5.4.3 Experiência dos membros do comité de auditoria
O comité de auditoria é referido como o comité que propícia aos acionistas uma maior proteção da credibilidade dos relatórios financeiros, tal facto resulta da posse de elementos especializados na análise dos relatórios e atividades de auditoria.
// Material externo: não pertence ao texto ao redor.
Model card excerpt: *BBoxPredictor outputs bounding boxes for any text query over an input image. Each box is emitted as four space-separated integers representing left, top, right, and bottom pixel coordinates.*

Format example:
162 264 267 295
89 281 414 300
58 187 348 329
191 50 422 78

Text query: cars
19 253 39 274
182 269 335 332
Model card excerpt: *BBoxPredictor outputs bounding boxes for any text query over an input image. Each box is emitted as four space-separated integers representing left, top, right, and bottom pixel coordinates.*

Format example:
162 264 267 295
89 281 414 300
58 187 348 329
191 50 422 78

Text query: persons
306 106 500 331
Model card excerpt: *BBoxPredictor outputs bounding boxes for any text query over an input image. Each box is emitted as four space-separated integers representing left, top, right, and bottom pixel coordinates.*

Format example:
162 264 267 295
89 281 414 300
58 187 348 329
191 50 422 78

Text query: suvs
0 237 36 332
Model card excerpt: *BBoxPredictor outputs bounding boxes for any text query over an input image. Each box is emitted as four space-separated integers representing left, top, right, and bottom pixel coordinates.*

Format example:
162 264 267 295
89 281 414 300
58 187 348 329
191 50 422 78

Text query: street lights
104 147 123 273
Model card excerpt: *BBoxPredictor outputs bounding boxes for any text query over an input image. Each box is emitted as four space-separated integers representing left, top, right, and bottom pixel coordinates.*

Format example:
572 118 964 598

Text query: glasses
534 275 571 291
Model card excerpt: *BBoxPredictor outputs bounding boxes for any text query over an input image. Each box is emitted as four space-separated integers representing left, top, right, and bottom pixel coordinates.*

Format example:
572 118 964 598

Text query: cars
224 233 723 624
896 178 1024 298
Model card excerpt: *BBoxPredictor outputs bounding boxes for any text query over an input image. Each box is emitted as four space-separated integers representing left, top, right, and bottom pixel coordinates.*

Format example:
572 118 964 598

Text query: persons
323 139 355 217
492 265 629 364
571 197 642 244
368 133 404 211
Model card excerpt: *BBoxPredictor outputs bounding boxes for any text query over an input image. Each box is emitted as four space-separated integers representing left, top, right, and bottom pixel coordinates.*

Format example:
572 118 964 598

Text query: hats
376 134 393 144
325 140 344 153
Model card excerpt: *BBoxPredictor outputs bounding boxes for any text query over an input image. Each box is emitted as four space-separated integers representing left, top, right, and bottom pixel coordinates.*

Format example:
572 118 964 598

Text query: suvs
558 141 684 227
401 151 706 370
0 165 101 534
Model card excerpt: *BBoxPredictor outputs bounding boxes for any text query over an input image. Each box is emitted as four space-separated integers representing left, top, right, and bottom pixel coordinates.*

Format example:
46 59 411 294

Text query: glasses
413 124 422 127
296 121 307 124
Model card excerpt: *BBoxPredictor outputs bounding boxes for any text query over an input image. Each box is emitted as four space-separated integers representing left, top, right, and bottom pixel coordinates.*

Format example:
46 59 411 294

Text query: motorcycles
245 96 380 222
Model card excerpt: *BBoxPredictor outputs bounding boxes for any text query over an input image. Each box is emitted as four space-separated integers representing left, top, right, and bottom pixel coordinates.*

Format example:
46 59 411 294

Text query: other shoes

Agrawal e Chadha (2005) constataram que nos comités de auditoria constituídos com pelo menos um profissional com notório conhecimento em finanças é menos propenso às empresas efetuarem manipulação de resultados. Idêntica constatação foi obtida por Xie et al. (2003). Agrawal e Chadha (2005) concluíram que a probabilidade de manipulação da informação financeira das empresas norte-americanas é menor quando existe no comité de auditoria pelo menos um elemento com experiência na área contabilística/financeira. Esta manipulação é mais acentuada quando o Chief executive officer pertence à família fundadora da empresa. Carcello et al. (2006) evidenciam uma relação negativa entre os níveis de manipulação de resultados e a presença no órgão de auditoria de um ACFE, e que quanto maior o grau de independência mais eficaz se torna a sua ação, nas empresas em que os índices de corporate governance são baixos.
Chtourou et al. (2001), Xie et al. (2003) e Klein (2002) concluíram que existe uma relação estatisticamente significativa entre as características do Comité de Auditoria e a manipulação de resultados.
Segundo Bryan et al. (2004) a independência e efetividade do comité de auditoria aumenta a qualidade das demonstrações financeiras.